RFMO-07 - Rapid fire session from selected oral abstracts
Pharmacie-rural. Validation Of A Medication Related Readmission Risk Tool
- By: KROGH, Linda (University of Sydney, Australia)
- Co-author(s): Linda Krogh (University of Sydney, Sydney, Australia)
Dr Shania Liu (University of Sydney, Sydney, Australia)
Dr Stephen Carter (University of Sydney, Sydney, Australia)
Dr Rebekah Moles (University of Sydney, Sydney, Australia)
Dr Jonathan Penm (University of Sydney, Sydney, Australia) - Abstract:
Title
Pharmacie-Rural. Validation of a medication related readmission risk tool
Authors: Linda Krogh, Shania Liu, Stephen Carter, Rebekah Moles, Jonathan Penm and the Tic Toc team (full team to be named on poster)

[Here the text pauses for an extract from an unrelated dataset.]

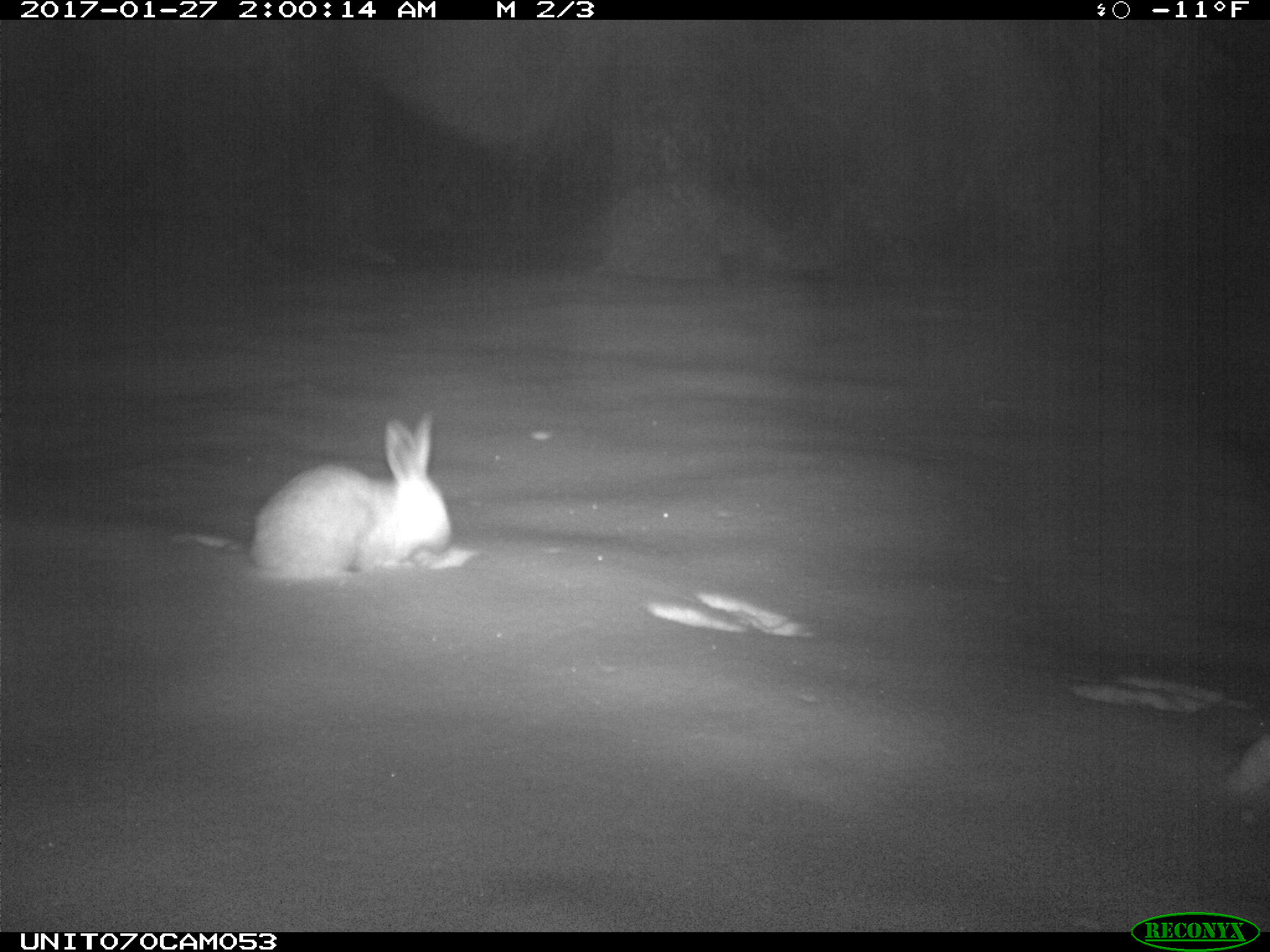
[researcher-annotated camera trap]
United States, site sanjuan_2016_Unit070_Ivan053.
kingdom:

Affiliation: Faculty of Medicine and Health
Background information
Clinical pharmacists have limited capacity to identify patients at high risk of medication related re-admissions and to target pharmacist interventions towards them. PHarmacie-R is a bedside risk prediction tool developed to identify risk of readmission in a metropolitan population. No tool currently exists to streamline this task for rural clinical pharmacists.
Purpose
This project aimed to validate a tool initially developed to identify patients at high risk of readmission to a metropolitan hospital to a rural setting.
Method
Retrospective data from patients across 19 rural hospitals between June 2022 and May 2023 were collected. This included age, gender, living arrangements, postcode, indigenous status or if an interpreter was required, chronic comorbidities, medications, prior admissions and length of stay. Separate logistic regression models were carried out using these variables and then modified using the Modified Monash Model to scale the rural/remote variable.
Results
Of the 1308 patients included in the analysis, 50.4% were male, 49.6% were female. The average age was 74.5 years. Results of the validation indicate that the tool performs poorly in rural areas in regards to predicting both 30 and 90 day readmission. For 30 day readmission C statistic = 0.5581 (95% CI 0.5139-0.6023) and for 90 day readmission C statistic = 0.5384 (95% CI 0.5007-0.5761).
Conclusion
Risk of readmission in a rural setting cannot be predicted using the current Pharmacie-R tool. If conducting further research requiring identification of patients at high risk of readmission in rural areas an alternative method should be used. Further study into variables that impact on readmission to rural hospitals is recommended.